Your goal - Copy the material below word for word, from the line containing "If arranged from" through the line containing "Answer: pixel 75", with both of those lines included. Leave out everything before and after that span.

Raw records -

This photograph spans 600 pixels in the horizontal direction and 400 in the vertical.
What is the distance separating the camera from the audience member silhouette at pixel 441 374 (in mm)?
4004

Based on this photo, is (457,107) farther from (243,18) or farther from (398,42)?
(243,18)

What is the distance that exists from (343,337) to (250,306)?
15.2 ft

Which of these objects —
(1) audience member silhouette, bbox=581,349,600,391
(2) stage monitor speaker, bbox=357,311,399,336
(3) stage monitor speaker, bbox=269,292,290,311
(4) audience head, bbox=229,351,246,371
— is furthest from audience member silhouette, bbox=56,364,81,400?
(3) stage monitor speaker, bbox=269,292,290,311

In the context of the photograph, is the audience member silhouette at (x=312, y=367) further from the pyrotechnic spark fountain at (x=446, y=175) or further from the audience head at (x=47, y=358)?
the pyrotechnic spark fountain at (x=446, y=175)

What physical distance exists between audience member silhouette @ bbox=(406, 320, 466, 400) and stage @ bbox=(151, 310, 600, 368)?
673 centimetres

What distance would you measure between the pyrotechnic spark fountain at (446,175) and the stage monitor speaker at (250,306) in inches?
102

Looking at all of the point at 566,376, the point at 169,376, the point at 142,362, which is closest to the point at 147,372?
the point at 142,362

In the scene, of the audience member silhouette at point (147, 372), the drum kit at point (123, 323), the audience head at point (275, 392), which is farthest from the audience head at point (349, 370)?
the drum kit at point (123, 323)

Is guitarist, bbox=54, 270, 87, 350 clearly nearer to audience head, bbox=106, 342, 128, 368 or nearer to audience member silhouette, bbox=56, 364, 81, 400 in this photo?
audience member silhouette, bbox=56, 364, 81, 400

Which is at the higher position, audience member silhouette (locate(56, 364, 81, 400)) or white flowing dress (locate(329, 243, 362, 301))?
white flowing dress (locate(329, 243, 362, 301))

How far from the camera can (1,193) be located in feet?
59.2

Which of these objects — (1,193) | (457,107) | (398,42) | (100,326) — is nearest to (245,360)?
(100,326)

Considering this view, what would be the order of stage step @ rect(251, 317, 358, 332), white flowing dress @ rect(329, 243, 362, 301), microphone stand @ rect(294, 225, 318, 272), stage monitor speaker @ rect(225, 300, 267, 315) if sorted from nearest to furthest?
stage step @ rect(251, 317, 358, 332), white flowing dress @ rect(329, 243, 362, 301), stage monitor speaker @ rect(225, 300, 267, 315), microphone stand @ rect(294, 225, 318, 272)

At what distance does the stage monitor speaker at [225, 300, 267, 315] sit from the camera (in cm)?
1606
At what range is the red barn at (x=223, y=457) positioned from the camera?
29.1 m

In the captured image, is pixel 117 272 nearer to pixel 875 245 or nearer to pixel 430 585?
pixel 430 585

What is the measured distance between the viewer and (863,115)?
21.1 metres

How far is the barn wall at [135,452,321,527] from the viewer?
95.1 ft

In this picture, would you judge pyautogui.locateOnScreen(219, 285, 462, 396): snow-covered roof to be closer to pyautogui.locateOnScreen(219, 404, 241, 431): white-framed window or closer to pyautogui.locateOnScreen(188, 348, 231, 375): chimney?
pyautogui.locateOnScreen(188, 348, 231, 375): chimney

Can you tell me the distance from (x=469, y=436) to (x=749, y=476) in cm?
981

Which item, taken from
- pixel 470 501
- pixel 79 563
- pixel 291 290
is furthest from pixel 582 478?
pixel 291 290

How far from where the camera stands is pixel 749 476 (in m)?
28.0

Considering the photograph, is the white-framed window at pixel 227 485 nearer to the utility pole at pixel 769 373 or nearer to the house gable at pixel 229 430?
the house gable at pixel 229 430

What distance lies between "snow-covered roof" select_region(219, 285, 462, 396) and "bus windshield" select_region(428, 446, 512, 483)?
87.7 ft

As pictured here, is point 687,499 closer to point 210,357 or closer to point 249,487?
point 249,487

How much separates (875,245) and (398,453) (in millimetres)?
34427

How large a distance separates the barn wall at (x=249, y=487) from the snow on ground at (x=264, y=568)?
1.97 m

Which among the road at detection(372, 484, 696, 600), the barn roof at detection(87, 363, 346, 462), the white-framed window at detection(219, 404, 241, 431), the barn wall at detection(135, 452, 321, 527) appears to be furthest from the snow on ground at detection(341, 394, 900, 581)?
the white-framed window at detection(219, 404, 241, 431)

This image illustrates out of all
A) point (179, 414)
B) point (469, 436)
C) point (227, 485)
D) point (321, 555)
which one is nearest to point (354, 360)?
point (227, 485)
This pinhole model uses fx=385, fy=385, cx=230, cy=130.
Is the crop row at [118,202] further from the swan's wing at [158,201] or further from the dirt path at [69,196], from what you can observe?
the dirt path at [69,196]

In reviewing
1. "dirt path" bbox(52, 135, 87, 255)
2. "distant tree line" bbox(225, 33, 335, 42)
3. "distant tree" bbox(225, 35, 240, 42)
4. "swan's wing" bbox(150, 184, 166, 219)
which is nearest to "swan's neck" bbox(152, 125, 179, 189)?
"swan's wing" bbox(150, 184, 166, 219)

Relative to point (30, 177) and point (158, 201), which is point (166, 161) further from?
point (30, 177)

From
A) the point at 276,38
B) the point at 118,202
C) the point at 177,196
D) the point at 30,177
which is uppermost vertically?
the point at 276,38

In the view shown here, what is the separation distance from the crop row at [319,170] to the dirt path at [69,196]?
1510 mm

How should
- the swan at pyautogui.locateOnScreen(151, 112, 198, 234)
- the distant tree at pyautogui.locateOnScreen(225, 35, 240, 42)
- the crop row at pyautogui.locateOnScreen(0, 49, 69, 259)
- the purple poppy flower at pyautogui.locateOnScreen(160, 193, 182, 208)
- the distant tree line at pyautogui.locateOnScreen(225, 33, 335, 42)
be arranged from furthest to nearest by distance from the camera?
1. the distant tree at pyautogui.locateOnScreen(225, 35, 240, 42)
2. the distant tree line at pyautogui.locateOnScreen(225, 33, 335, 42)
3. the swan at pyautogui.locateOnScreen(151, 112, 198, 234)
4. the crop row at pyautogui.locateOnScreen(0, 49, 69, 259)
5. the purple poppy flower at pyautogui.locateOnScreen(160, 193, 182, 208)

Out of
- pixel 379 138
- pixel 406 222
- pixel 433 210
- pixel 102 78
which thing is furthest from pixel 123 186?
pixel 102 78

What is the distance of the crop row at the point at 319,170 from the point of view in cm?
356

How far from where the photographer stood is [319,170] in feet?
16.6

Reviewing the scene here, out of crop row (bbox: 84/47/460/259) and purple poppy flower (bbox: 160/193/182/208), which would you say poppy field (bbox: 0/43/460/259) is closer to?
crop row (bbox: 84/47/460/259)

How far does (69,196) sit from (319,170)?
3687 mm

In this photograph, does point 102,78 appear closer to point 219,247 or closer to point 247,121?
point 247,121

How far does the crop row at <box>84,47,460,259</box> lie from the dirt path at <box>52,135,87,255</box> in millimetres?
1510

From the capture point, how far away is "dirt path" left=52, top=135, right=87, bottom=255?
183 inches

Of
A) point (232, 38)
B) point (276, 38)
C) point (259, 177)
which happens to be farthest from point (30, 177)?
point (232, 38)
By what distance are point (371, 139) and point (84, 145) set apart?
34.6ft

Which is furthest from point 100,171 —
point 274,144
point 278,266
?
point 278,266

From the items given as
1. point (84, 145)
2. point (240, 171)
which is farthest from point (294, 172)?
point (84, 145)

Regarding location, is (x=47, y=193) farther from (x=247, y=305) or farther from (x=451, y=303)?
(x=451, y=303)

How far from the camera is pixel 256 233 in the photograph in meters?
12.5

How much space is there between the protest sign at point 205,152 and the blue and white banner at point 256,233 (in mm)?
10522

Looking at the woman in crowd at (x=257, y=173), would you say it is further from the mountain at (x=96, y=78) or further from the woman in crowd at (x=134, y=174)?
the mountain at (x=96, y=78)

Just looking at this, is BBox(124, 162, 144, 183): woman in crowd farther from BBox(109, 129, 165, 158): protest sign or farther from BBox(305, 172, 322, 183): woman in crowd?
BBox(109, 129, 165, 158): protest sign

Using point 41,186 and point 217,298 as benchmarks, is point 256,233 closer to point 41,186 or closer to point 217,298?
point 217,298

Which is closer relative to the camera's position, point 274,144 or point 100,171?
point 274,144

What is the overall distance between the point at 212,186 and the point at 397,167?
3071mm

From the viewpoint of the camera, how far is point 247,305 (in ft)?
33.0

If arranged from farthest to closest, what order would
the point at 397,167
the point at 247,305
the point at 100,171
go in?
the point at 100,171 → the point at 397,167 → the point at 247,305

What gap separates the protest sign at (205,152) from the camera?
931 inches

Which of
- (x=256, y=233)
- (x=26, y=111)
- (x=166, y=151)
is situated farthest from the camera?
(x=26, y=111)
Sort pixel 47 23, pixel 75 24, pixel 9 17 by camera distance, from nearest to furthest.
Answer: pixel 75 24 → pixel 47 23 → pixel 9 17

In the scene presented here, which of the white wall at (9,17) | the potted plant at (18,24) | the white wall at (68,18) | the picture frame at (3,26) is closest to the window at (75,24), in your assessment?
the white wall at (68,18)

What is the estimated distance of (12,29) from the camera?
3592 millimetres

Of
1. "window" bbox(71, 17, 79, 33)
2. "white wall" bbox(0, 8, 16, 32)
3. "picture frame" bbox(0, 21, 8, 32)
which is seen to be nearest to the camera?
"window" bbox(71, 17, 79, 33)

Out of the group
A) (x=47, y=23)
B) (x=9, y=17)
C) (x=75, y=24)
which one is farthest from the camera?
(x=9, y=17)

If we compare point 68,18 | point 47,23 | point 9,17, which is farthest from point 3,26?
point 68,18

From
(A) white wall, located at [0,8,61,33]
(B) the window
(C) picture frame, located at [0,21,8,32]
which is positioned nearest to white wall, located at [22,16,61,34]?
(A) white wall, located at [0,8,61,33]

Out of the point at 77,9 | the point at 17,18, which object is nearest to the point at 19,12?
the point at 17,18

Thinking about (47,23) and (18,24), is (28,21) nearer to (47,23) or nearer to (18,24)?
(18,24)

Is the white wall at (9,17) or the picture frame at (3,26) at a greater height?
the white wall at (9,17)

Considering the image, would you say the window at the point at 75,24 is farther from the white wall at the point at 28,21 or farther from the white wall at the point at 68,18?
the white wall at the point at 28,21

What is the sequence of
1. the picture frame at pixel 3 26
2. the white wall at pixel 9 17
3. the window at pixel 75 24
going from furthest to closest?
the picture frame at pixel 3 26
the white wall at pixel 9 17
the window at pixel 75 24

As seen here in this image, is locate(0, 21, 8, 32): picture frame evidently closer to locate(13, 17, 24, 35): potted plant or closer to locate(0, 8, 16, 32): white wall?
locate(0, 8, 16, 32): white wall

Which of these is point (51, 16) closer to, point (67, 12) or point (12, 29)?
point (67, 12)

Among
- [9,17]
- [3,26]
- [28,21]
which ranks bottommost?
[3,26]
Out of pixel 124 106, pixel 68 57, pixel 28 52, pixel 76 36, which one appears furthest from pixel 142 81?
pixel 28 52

The answer -
If arranged from farthest to closest, what order would
the point at 397,167
the point at 247,305
the point at 100,171
go in?
the point at 100,171 → the point at 397,167 → the point at 247,305

What gap separates the protest sign at (205,152) from the camera?
931 inches

Which of
- (x=256, y=233)
- (x=26, y=111)
- (x=166, y=151)
is situated farthest from the camera?
(x=26, y=111)
Sort pixel 47 23, pixel 75 24, pixel 9 17 by camera distance, from nearest to furthest.
Answer: pixel 75 24 → pixel 47 23 → pixel 9 17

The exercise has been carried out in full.